Recorded data:
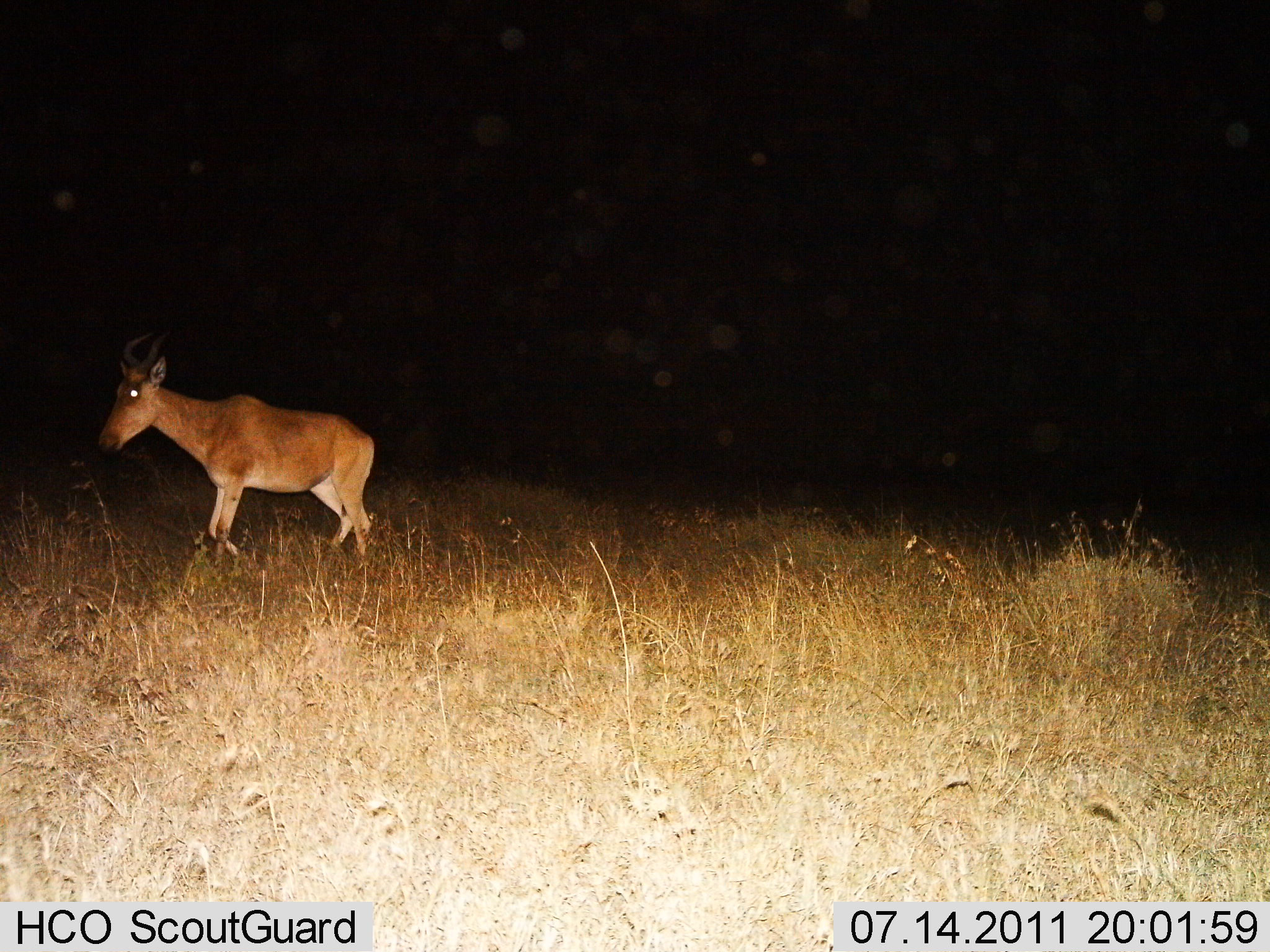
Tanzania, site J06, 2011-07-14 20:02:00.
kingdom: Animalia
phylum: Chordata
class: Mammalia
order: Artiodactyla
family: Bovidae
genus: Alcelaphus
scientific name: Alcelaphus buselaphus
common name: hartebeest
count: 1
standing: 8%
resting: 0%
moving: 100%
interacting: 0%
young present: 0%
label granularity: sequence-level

==

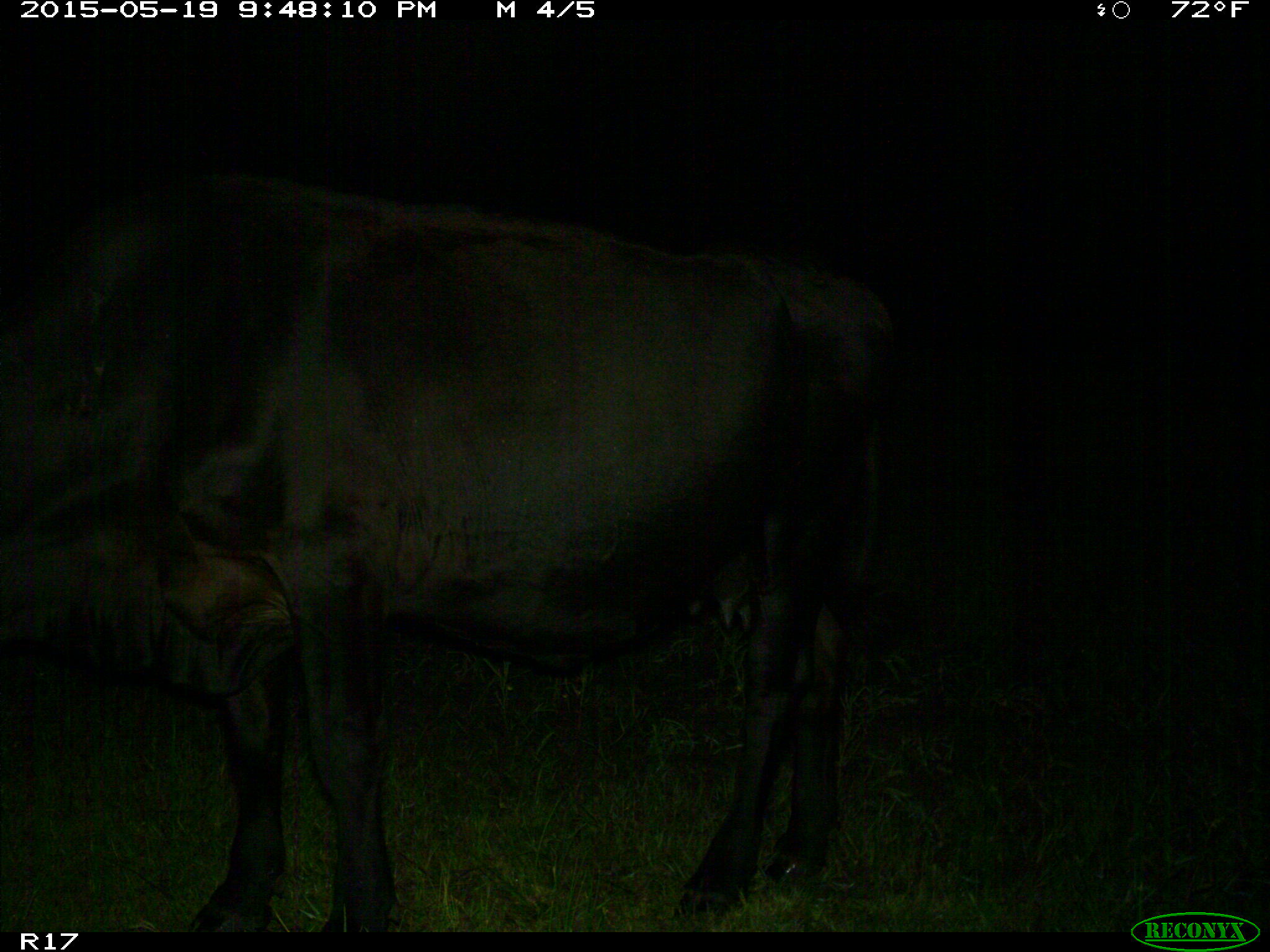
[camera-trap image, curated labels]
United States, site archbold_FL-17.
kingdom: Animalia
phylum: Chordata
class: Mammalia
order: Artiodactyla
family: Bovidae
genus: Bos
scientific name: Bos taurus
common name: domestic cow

--

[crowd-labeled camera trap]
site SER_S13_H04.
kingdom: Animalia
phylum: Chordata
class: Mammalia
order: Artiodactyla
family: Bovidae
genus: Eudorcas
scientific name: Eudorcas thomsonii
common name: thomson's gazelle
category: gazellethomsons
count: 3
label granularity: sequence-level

Task instructions: Lines that hold "name" are the ones to copy, so pick each out from the data.

Result of the exercise:
scientific name: Alcelaphus buselaphus
common name: hartebeest
scientific name: Bos taurus
common name: domestic cow
scientific name: Eudorcas thomsonii
common name: thomson's gazelle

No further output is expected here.